INSTRUCTIONS FOR THE TASK: Turn the lines from the one containing "Which option from" through the one containing "41.6 meters" into a Markdown table with the columns Row and Content, numbering each line and skipping blank lines. Leave the pictures out.

DATA LISTING:
<<<<

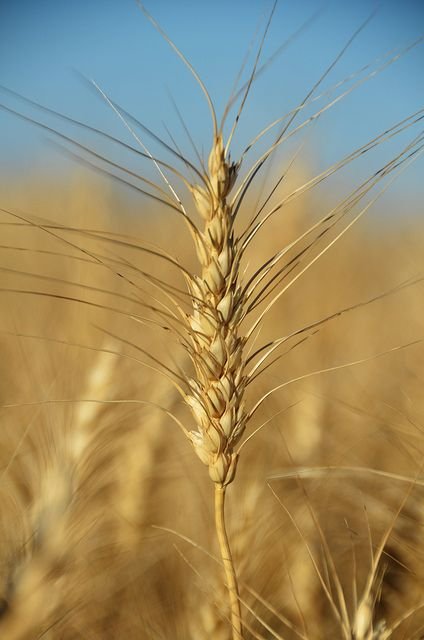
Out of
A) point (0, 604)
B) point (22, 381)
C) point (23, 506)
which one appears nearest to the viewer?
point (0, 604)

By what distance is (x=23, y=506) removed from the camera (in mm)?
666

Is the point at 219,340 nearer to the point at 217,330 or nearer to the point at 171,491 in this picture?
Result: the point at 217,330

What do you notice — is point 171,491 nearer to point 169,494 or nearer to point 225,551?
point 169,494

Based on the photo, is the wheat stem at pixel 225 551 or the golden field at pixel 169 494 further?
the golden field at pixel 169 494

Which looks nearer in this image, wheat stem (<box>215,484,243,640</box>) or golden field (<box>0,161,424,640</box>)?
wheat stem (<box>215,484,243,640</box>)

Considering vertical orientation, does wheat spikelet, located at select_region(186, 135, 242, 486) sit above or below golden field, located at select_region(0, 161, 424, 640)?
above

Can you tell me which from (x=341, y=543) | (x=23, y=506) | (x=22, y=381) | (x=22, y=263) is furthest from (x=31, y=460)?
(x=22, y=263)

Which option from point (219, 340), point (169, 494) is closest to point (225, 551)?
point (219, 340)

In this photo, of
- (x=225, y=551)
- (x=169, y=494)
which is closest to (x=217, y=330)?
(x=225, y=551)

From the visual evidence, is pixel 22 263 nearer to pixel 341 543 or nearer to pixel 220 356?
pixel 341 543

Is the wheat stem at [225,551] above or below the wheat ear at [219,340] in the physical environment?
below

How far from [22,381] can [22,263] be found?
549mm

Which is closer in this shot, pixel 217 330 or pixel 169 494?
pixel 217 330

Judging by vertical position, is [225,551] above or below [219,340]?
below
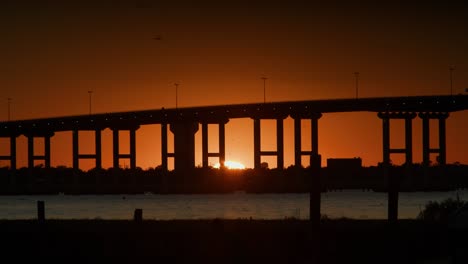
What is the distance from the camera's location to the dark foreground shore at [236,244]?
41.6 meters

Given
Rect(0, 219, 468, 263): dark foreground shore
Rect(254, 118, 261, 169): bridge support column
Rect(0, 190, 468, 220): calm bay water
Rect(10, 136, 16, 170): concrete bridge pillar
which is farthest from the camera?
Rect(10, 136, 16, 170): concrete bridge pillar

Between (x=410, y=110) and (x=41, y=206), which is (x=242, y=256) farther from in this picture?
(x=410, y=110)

>>>>
<<<<

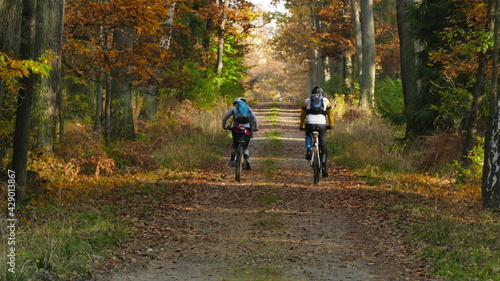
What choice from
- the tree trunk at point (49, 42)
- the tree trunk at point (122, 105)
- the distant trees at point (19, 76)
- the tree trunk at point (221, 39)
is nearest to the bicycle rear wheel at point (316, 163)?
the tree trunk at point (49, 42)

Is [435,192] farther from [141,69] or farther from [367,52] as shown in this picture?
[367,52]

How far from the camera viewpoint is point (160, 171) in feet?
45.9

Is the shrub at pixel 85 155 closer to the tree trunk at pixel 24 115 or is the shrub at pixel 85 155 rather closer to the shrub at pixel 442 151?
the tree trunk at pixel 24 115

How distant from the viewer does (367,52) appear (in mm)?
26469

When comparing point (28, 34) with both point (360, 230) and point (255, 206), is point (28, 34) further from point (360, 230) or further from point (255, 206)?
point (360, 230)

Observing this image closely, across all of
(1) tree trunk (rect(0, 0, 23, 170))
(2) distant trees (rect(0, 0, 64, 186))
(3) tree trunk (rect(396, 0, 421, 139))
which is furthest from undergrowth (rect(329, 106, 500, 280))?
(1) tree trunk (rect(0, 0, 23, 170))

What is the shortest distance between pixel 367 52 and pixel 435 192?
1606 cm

>>>>
<<<<

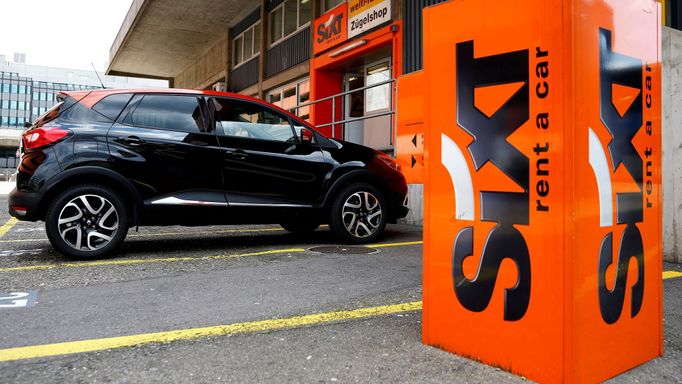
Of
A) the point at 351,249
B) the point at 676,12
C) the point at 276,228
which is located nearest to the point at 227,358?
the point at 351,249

>>>>

CORRECT ANSWER:
| Row | Content |
|---|---|
| 1 | Which option from point (219, 340), point (169, 494) is closest to point (225, 551)? |
| 2 | point (219, 340) |
| 3 | In this photo, of |
| 4 | - (x=225, y=551) |
| 5 | - (x=169, y=494) |
| 6 | which is closest to (x=217, y=330)? |
| 7 | (x=225, y=551) |
| 8 | From the visual evidence, is pixel 22 263 nearer to pixel 341 543 or nearer to pixel 220 356? |
| 9 | pixel 341 543 |
| 10 | Is the wheat stem at [225,551] above or below the wheat ear at [219,340] in the physical environment? |
| 11 | below |
| 12 | How far from [22,381] can [22,263] be found? |
| 13 | 549mm |
| 14 | Which is closer in this shot, pixel 217 330 or pixel 169 494? |
| 15 | pixel 217 330 |
| 16 | Judging by vertical position, is [225,551] above or below [219,340]? |
| 17 | below |
| 18 | What is the distance from the camera's location to the dark foreground shore at [236,244]? |
| 19 | 41.6 meters |